Here's what I interpreted it.
1. model * multiple 2. model * multiple * augmentsYou were doing 2000 (same) * 1 * 1.
I was trying 1 * 2000 (agumented) * 1.
Thanks for telling me! I'm trying your suggestion.
No problem, I posted this in another issue but I think this might help you; according to the paper they sort the vertices in z-y-x order. Then sort the faces as per their lowest vertex index.
Also, I'm current training on like 6 3d mesh chairs. Each chair has 1500 examples, but it have 3 augmentation version . So each 3d mesh file have a total of 500 x 3 =1500 examples.
The total is 12 000 examples.
To give you some type of idea of why you need to train for 2 days on two A100, watch how slow the progress is (33 minutes running):
Epoch 1/20: 100%|██████████| 1125/1125 [03:29<00:00, 5.38it/s, loss=0.296]
Epoch 1 average loss: 0.7889469708336724
Epoch 2/20: 100%|██████████| 1125/1125 [03:23<00:00, 5.52it/s, loss=0.307]
Epoch 2 average loss: 0.29623086002137927
Epoch 3/20: 100%|██████████| 1125/1125 [03:23<00:00, 5.54it/s, loss=0.28]
Epoch 3 average loss: 0.2731376721594069
Epoch 4/20: 100%|██████████| 1125/1125 [03:22<00:00, 5.54it/s, loss=0.248]
Epoch 4 average loss: 0.25995001827345954
Epoch 5/20: 100%|██████████| 1125/1125 [03:23<00:00, 5.54it/s, loss=0.239]
Epoch 5 average loss: 0.251056260228157
Epoch 6/20: 100%|██████████| 1125/1125 [03:23<00:00, 5.53it/s, loss=0.217]
Epoch 6 average loss: 0.24529405222998726
Epoch 7/20: 100%|██████████| 1125/1125 [03:23<00:00, 5.54it/s, loss=0.227]
Epoch 7 average loss: 0.24055371418264176
Epoch 8/20: 100%|██████████| 1125/1125 [03:22<00:00, 5.54it/s, loss=0.221]
Epoch 8 average loss: 0.23791699058479732
Epoch 9/20: 100%|██████████| 1125/1125 [03:23<00:00, 5.54it/s, loss=0.245]
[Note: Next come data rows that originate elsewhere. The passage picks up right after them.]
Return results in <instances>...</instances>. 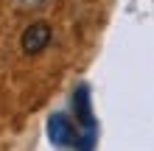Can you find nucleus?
<instances>
[{
    "instance_id": "nucleus-1",
    "label": "nucleus",
    "mask_w": 154,
    "mask_h": 151,
    "mask_svg": "<svg viewBox=\"0 0 154 151\" xmlns=\"http://www.w3.org/2000/svg\"><path fill=\"white\" fill-rule=\"evenodd\" d=\"M51 42V25L48 23H31L28 28L23 31L20 37V45H23V53H28V56H37L48 48Z\"/></svg>"
},
{
    "instance_id": "nucleus-2",
    "label": "nucleus",
    "mask_w": 154,
    "mask_h": 151,
    "mask_svg": "<svg viewBox=\"0 0 154 151\" xmlns=\"http://www.w3.org/2000/svg\"><path fill=\"white\" fill-rule=\"evenodd\" d=\"M51 137L56 140V143H67L70 140V126H67V120L62 118V115H56V118L51 120Z\"/></svg>"
},
{
    "instance_id": "nucleus-3",
    "label": "nucleus",
    "mask_w": 154,
    "mask_h": 151,
    "mask_svg": "<svg viewBox=\"0 0 154 151\" xmlns=\"http://www.w3.org/2000/svg\"><path fill=\"white\" fill-rule=\"evenodd\" d=\"M23 3H34V6H37V3H45V0H23Z\"/></svg>"
}]
</instances>
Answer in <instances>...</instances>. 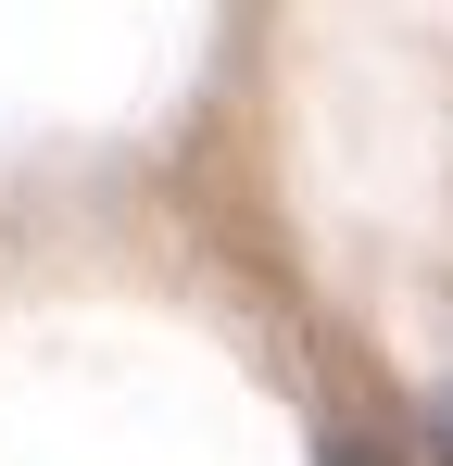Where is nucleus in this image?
Wrapping results in <instances>:
<instances>
[{
	"instance_id": "nucleus-1",
	"label": "nucleus",
	"mask_w": 453,
	"mask_h": 466,
	"mask_svg": "<svg viewBox=\"0 0 453 466\" xmlns=\"http://www.w3.org/2000/svg\"><path fill=\"white\" fill-rule=\"evenodd\" d=\"M428 454L453 466V390H428Z\"/></svg>"
},
{
	"instance_id": "nucleus-2",
	"label": "nucleus",
	"mask_w": 453,
	"mask_h": 466,
	"mask_svg": "<svg viewBox=\"0 0 453 466\" xmlns=\"http://www.w3.org/2000/svg\"><path fill=\"white\" fill-rule=\"evenodd\" d=\"M340 466H390V454H340Z\"/></svg>"
}]
</instances>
Epoch 9 average loss: 0.23742892943488228
Epoch 10/20: 100%|██████████| 1125/1125 [03:23<00:00, 5.54it/s, loss=0.208]
Epoch 10 average loss: 0.23614923742082383
Epoch 11/20: 100%|██████████| 1125/1125 [03:23<00:00, 5.53it/s, loss=0.219]
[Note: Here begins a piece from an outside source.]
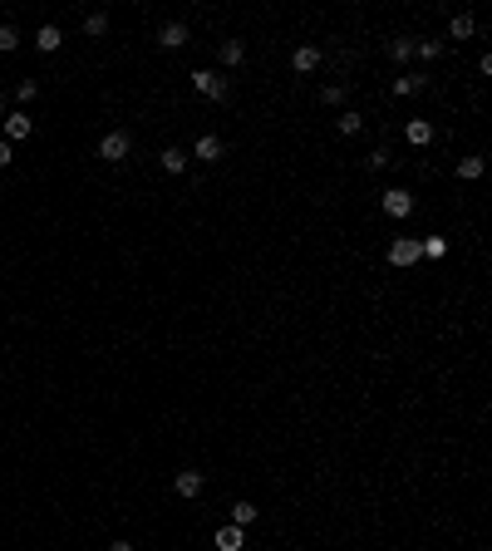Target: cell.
Returning <instances> with one entry per match:
<instances>
[{"instance_id":"cell-1","label":"cell","mask_w":492,"mask_h":551,"mask_svg":"<svg viewBox=\"0 0 492 551\" xmlns=\"http://www.w3.org/2000/svg\"><path fill=\"white\" fill-rule=\"evenodd\" d=\"M128 153H133V138H128L124 128H114V133L99 138V158H108V162H124Z\"/></svg>"},{"instance_id":"cell-2","label":"cell","mask_w":492,"mask_h":551,"mask_svg":"<svg viewBox=\"0 0 492 551\" xmlns=\"http://www.w3.org/2000/svg\"><path fill=\"white\" fill-rule=\"evenodd\" d=\"M192 89H197V94H207V99H217V103L227 99V79L217 74V69H192Z\"/></svg>"},{"instance_id":"cell-3","label":"cell","mask_w":492,"mask_h":551,"mask_svg":"<svg viewBox=\"0 0 492 551\" xmlns=\"http://www.w3.org/2000/svg\"><path fill=\"white\" fill-rule=\"evenodd\" d=\"M384 212L394 217V222H404V217L414 212V192H404V187H389V192H384Z\"/></svg>"},{"instance_id":"cell-4","label":"cell","mask_w":492,"mask_h":551,"mask_svg":"<svg viewBox=\"0 0 492 551\" xmlns=\"http://www.w3.org/2000/svg\"><path fill=\"white\" fill-rule=\"evenodd\" d=\"M418 256H423V246H418V237H399V241L389 246V261H394V266H414Z\"/></svg>"},{"instance_id":"cell-5","label":"cell","mask_w":492,"mask_h":551,"mask_svg":"<svg viewBox=\"0 0 492 551\" xmlns=\"http://www.w3.org/2000/svg\"><path fill=\"white\" fill-rule=\"evenodd\" d=\"M222 153H227V148H222V138H217V133H202V138L192 143V158H202V162H217Z\"/></svg>"},{"instance_id":"cell-6","label":"cell","mask_w":492,"mask_h":551,"mask_svg":"<svg viewBox=\"0 0 492 551\" xmlns=\"http://www.w3.org/2000/svg\"><path fill=\"white\" fill-rule=\"evenodd\" d=\"M404 138H409L414 148H428V143H433V124H428V119H409V124H404Z\"/></svg>"},{"instance_id":"cell-7","label":"cell","mask_w":492,"mask_h":551,"mask_svg":"<svg viewBox=\"0 0 492 551\" xmlns=\"http://www.w3.org/2000/svg\"><path fill=\"white\" fill-rule=\"evenodd\" d=\"M291 69H296V74H310V69H320V49H315V44H300V49L291 54Z\"/></svg>"},{"instance_id":"cell-8","label":"cell","mask_w":492,"mask_h":551,"mask_svg":"<svg viewBox=\"0 0 492 551\" xmlns=\"http://www.w3.org/2000/svg\"><path fill=\"white\" fill-rule=\"evenodd\" d=\"M60 44H65V35H60V25H40V30H35V49H40V54H54V49H60Z\"/></svg>"},{"instance_id":"cell-9","label":"cell","mask_w":492,"mask_h":551,"mask_svg":"<svg viewBox=\"0 0 492 551\" xmlns=\"http://www.w3.org/2000/svg\"><path fill=\"white\" fill-rule=\"evenodd\" d=\"M158 44H162V49H178V44H187V25H183V20H168V25L158 30Z\"/></svg>"},{"instance_id":"cell-10","label":"cell","mask_w":492,"mask_h":551,"mask_svg":"<svg viewBox=\"0 0 492 551\" xmlns=\"http://www.w3.org/2000/svg\"><path fill=\"white\" fill-rule=\"evenodd\" d=\"M173 492H178V498H197V492H202V473L183 468V473L173 477Z\"/></svg>"},{"instance_id":"cell-11","label":"cell","mask_w":492,"mask_h":551,"mask_svg":"<svg viewBox=\"0 0 492 551\" xmlns=\"http://www.w3.org/2000/svg\"><path fill=\"white\" fill-rule=\"evenodd\" d=\"M212 541H217V551H241V541H246V536H241V527H232V522H227V527H217V536H212Z\"/></svg>"},{"instance_id":"cell-12","label":"cell","mask_w":492,"mask_h":551,"mask_svg":"<svg viewBox=\"0 0 492 551\" xmlns=\"http://www.w3.org/2000/svg\"><path fill=\"white\" fill-rule=\"evenodd\" d=\"M20 138H30V119L25 114H6V143H20Z\"/></svg>"},{"instance_id":"cell-13","label":"cell","mask_w":492,"mask_h":551,"mask_svg":"<svg viewBox=\"0 0 492 551\" xmlns=\"http://www.w3.org/2000/svg\"><path fill=\"white\" fill-rule=\"evenodd\" d=\"M217 54H222V65L232 69V65H241V60H246V44H241V40H222V49H217Z\"/></svg>"},{"instance_id":"cell-14","label":"cell","mask_w":492,"mask_h":551,"mask_svg":"<svg viewBox=\"0 0 492 551\" xmlns=\"http://www.w3.org/2000/svg\"><path fill=\"white\" fill-rule=\"evenodd\" d=\"M158 158H162V168H168V173H183V168H187V153H183V148H162Z\"/></svg>"},{"instance_id":"cell-15","label":"cell","mask_w":492,"mask_h":551,"mask_svg":"<svg viewBox=\"0 0 492 551\" xmlns=\"http://www.w3.org/2000/svg\"><path fill=\"white\" fill-rule=\"evenodd\" d=\"M482 168H487L482 158H463V162H458V178H463V183H477V178H482Z\"/></svg>"},{"instance_id":"cell-16","label":"cell","mask_w":492,"mask_h":551,"mask_svg":"<svg viewBox=\"0 0 492 551\" xmlns=\"http://www.w3.org/2000/svg\"><path fill=\"white\" fill-rule=\"evenodd\" d=\"M389 60H399V65H409V60H414V40H409V35H399V40L389 44Z\"/></svg>"},{"instance_id":"cell-17","label":"cell","mask_w":492,"mask_h":551,"mask_svg":"<svg viewBox=\"0 0 492 551\" xmlns=\"http://www.w3.org/2000/svg\"><path fill=\"white\" fill-rule=\"evenodd\" d=\"M473 30H477V25H473V15H453V20H448V35H453V40H468Z\"/></svg>"},{"instance_id":"cell-18","label":"cell","mask_w":492,"mask_h":551,"mask_svg":"<svg viewBox=\"0 0 492 551\" xmlns=\"http://www.w3.org/2000/svg\"><path fill=\"white\" fill-rule=\"evenodd\" d=\"M256 517H261V512H256L251 502H237V507H232V527H251Z\"/></svg>"},{"instance_id":"cell-19","label":"cell","mask_w":492,"mask_h":551,"mask_svg":"<svg viewBox=\"0 0 492 551\" xmlns=\"http://www.w3.org/2000/svg\"><path fill=\"white\" fill-rule=\"evenodd\" d=\"M10 49H20V30L15 25H0V54H10Z\"/></svg>"},{"instance_id":"cell-20","label":"cell","mask_w":492,"mask_h":551,"mask_svg":"<svg viewBox=\"0 0 492 551\" xmlns=\"http://www.w3.org/2000/svg\"><path fill=\"white\" fill-rule=\"evenodd\" d=\"M335 124H340V133H345V138H350V133H359V128H364V119H359V114H350V108H345V114H340V119H335Z\"/></svg>"},{"instance_id":"cell-21","label":"cell","mask_w":492,"mask_h":551,"mask_svg":"<svg viewBox=\"0 0 492 551\" xmlns=\"http://www.w3.org/2000/svg\"><path fill=\"white\" fill-rule=\"evenodd\" d=\"M414 54H423V60H439L443 44H439V40H414Z\"/></svg>"},{"instance_id":"cell-22","label":"cell","mask_w":492,"mask_h":551,"mask_svg":"<svg viewBox=\"0 0 492 551\" xmlns=\"http://www.w3.org/2000/svg\"><path fill=\"white\" fill-rule=\"evenodd\" d=\"M84 35H108V15H103V10H94V15L84 20Z\"/></svg>"},{"instance_id":"cell-23","label":"cell","mask_w":492,"mask_h":551,"mask_svg":"<svg viewBox=\"0 0 492 551\" xmlns=\"http://www.w3.org/2000/svg\"><path fill=\"white\" fill-rule=\"evenodd\" d=\"M389 162H394V158H389V148H384V143H379V148L369 153V168H389Z\"/></svg>"},{"instance_id":"cell-24","label":"cell","mask_w":492,"mask_h":551,"mask_svg":"<svg viewBox=\"0 0 492 551\" xmlns=\"http://www.w3.org/2000/svg\"><path fill=\"white\" fill-rule=\"evenodd\" d=\"M35 94H40V84H35V79H25V84H20V89H15V99H20V103H30V99H35Z\"/></svg>"},{"instance_id":"cell-25","label":"cell","mask_w":492,"mask_h":551,"mask_svg":"<svg viewBox=\"0 0 492 551\" xmlns=\"http://www.w3.org/2000/svg\"><path fill=\"white\" fill-rule=\"evenodd\" d=\"M418 246H423V256H443V251H448L439 237H428V241H418Z\"/></svg>"},{"instance_id":"cell-26","label":"cell","mask_w":492,"mask_h":551,"mask_svg":"<svg viewBox=\"0 0 492 551\" xmlns=\"http://www.w3.org/2000/svg\"><path fill=\"white\" fill-rule=\"evenodd\" d=\"M320 99H325V103H340V99H345V89H340V84H330V89H320Z\"/></svg>"},{"instance_id":"cell-27","label":"cell","mask_w":492,"mask_h":551,"mask_svg":"<svg viewBox=\"0 0 492 551\" xmlns=\"http://www.w3.org/2000/svg\"><path fill=\"white\" fill-rule=\"evenodd\" d=\"M394 89H399V94H414V89H423V79H414V74H409V79H399Z\"/></svg>"},{"instance_id":"cell-28","label":"cell","mask_w":492,"mask_h":551,"mask_svg":"<svg viewBox=\"0 0 492 551\" xmlns=\"http://www.w3.org/2000/svg\"><path fill=\"white\" fill-rule=\"evenodd\" d=\"M10 158H15V153H10V143H0V168H6Z\"/></svg>"},{"instance_id":"cell-29","label":"cell","mask_w":492,"mask_h":551,"mask_svg":"<svg viewBox=\"0 0 492 551\" xmlns=\"http://www.w3.org/2000/svg\"><path fill=\"white\" fill-rule=\"evenodd\" d=\"M108 551H133V541H108Z\"/></svg>"},{"instance_id":"cell-30","label":"cell","mask_w":492,"mask_h":551,"mask_svg":"<svg viewBox=\"0 0 492 551\" xmlns=\"http://www.w3.org/2000/svg\"><path fill=\"white\" fill-rule=\"evenodd\" d=\"M0 119H6V99H0Z\"/></svg>"}]
</instances>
Epoch 11 average loss: 0.23556399891111585
https://github.com/lucidrains/meshgpt-pytorch/issues/11#issuecomment-1856353929 was the verification of z-y-x order and sort the faces as per their lowest vertex index. Note that I am using the convention that gives me that result like Y-Z-X, but it followed their requirement of sorted vertically.
@MarcusLoppe on your branch, can you add a feature that on the first quit I save, on the second quit quit. Then, we can restart from a checkpoint.